Walayar is a border town, located in the eastern corner of Palakkad district in Kerala, India.

==Geography==
Walayar lies on the border between Kerala and Tamil Nadu on National Highway 544 (NH544) (NH 47 old).

Most of the goods imported into Kerala come by road and predominantly on this road. Due to its traffic volume, the route once had notorious traffic jams. But this changed with the improvement of NH 47 from Walayar to Vadakkanchery. It now has four lanes, with service roads and other facilities. There is an exclusive service road for goods vehicles from the entry point of the check post to the exit point so that passenger vehicles can easily pass through the check post area without any interruption. Widening of NH 47 completed in 2015. Most of the passenger vehicles from other states, such as buses, tourist cabs, and pilgrims, enter Kerala through this gateway. Walayar is considered the Gateway of Kerala from mainland India.

==Checkposts==
Commercial tax (previously sales tax) check post, motor vehicles check post, forest, rinderpest, and excise check posts are located there.

The commercial taxes checkpost has the most officials and brings the most revenue to the state. It is one of the 10 biggest check posts in India, with nearly 200 officials. The other checkposts have fewer than 40. Commercial taxes comprise 76% of the state exchequer.

== Economy ==
Exporting timber also is a major occupation.

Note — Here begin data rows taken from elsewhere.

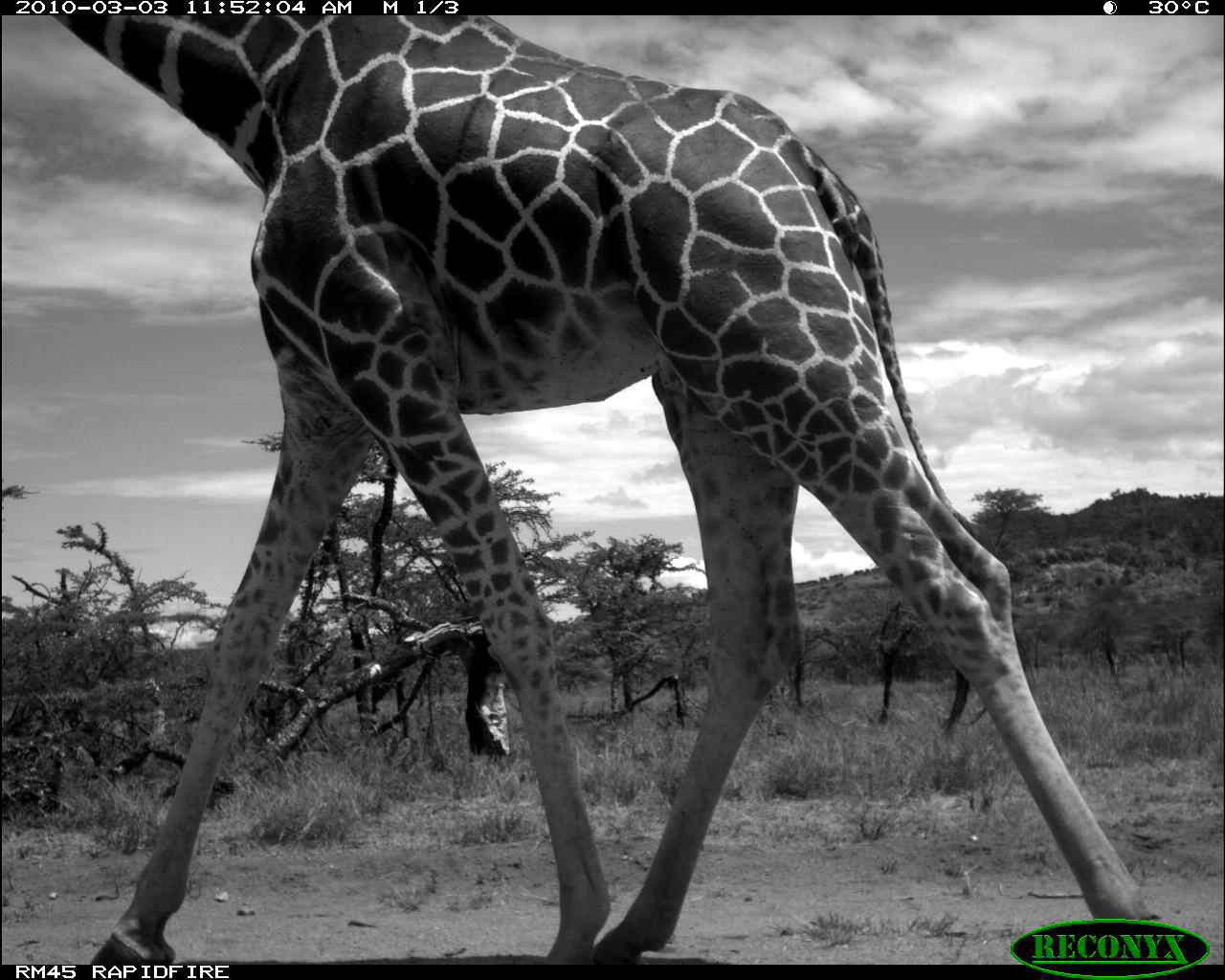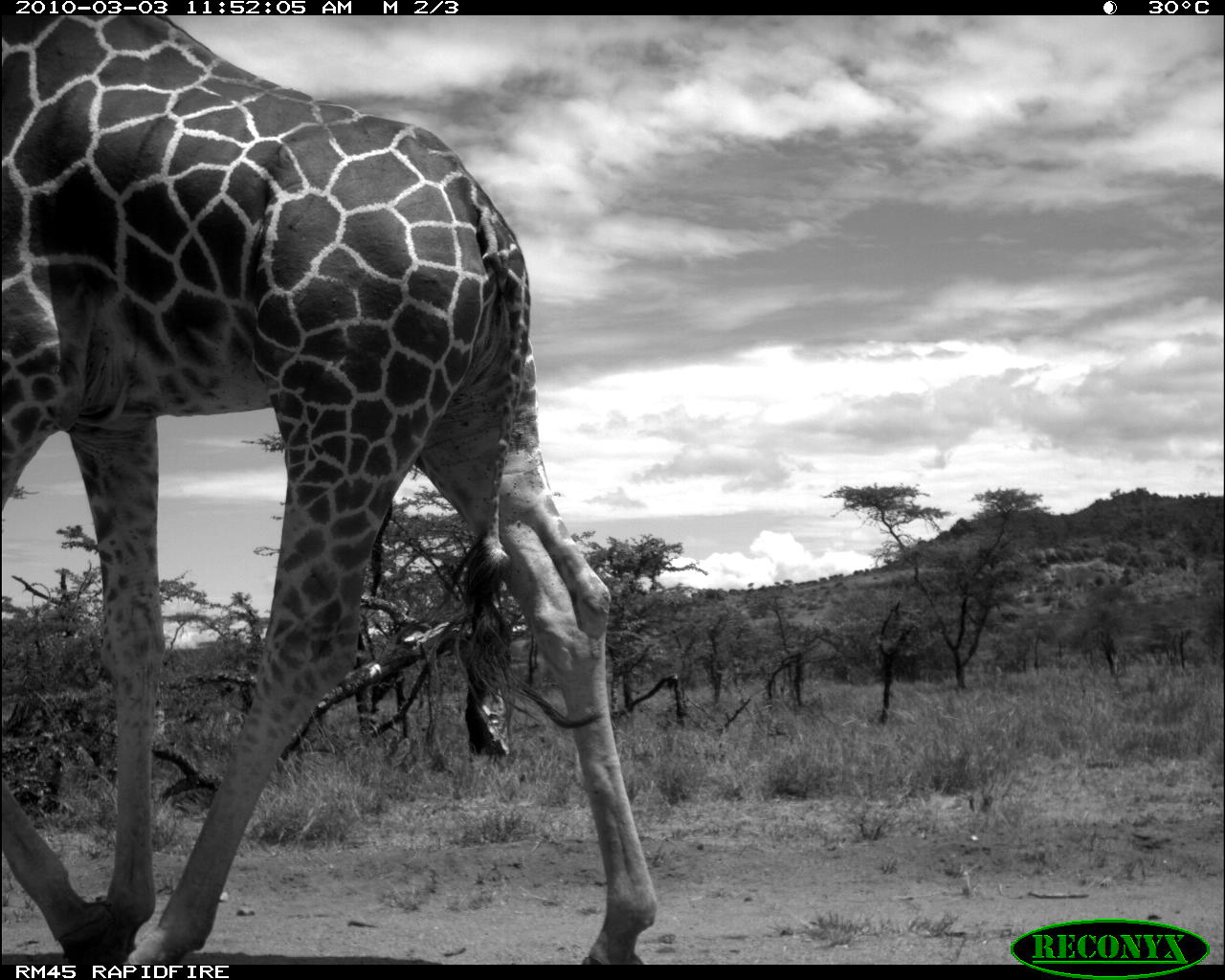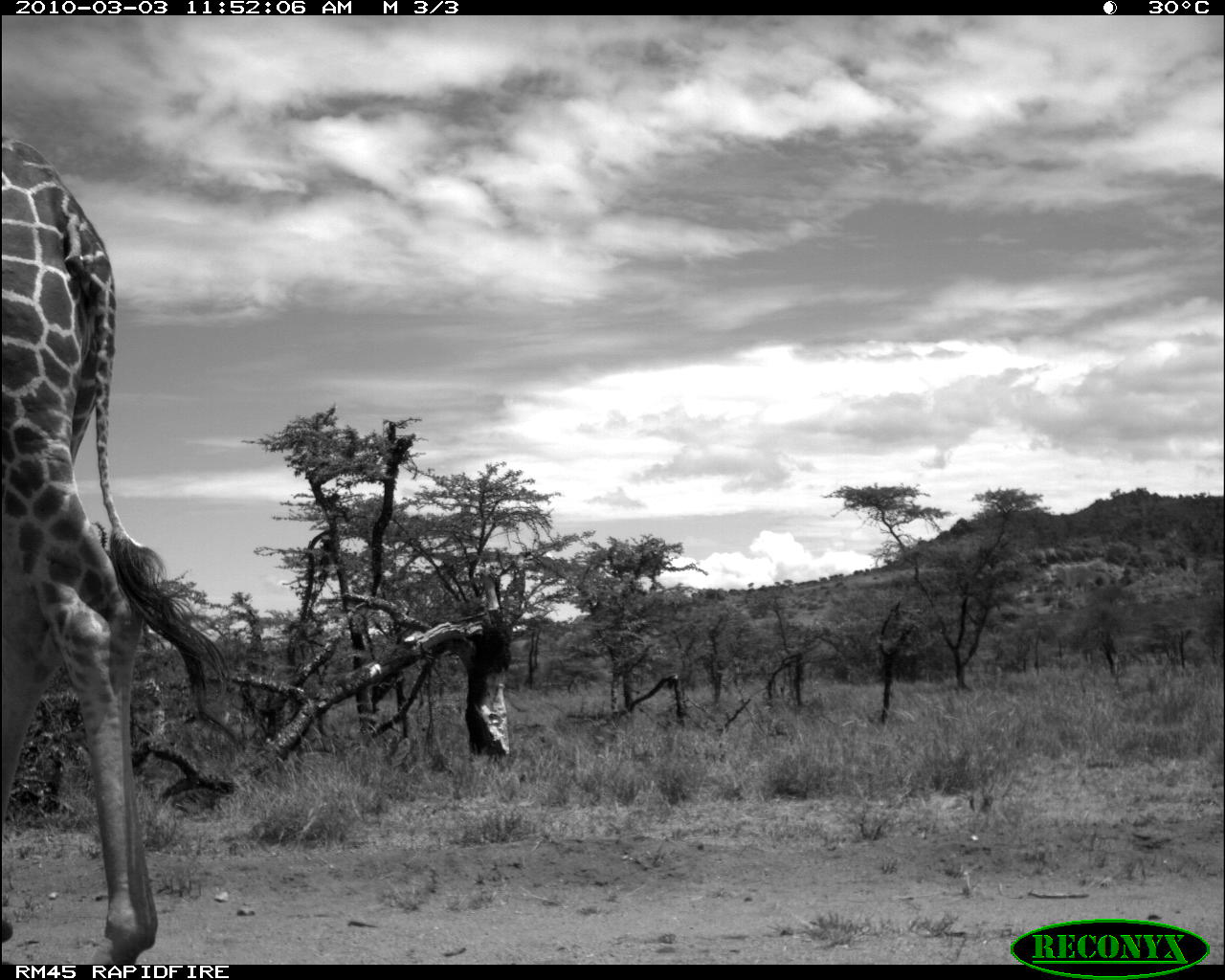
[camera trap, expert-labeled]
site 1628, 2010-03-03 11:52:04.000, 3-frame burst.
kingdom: Animalia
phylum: Chordata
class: Mammalia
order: Artiodactyla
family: Giraffidae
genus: Giraffa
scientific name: Giraffa camelopardalis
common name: giraffe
Giraffa camelopardalis (giraffe), count 1.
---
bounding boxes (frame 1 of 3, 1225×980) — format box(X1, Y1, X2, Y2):
giraffa camelopardalis: box(44, 15, 1175, 964)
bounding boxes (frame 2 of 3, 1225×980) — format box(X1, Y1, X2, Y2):
giraffa camelopardalis: box(0, 15, 659, 965)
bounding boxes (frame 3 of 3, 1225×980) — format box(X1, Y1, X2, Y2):
giraffa camelopardalis: box(0, 130, 224, 959)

Malabar Cements Ltd, a public sector undertaking owned by the Kerala government. It produces grey cement.

== Deer park ==
Jayaprakash Narayan Smrithivanam deer park sits beside NH 47. The park spreads over 110 acres of forested area. It mainly a teak plantation, started in 1997. It was recognized by the Zoo Authority with plans to convert it as a Safari Park with more amenities for deer, other animals and for visitors. The park is located 22 km from Palakkad.

The park is the main entry to the main tourist centres of the District, like Malampuzha, Kanjirapuzha, Nelliampathy, Silent Valley and the Mangalam Dam.

==Transportation==
This town connects to other parts of India through Palakkad. National Highway No.544 connects to Coimbatore and Bangalore. Other parts of Kerala are accessed through National Highway No.66.through Thrissur.

Coimbatore International Airport is the nearest airport, about 43 km away.

Bus number 96 connects Walayar with Coimbatore Gandhipuram Town Bus Stand.

Walayar has a railway station, about 100 meters from NH 47. Palakkad Junction railway station is the nearest major railway station.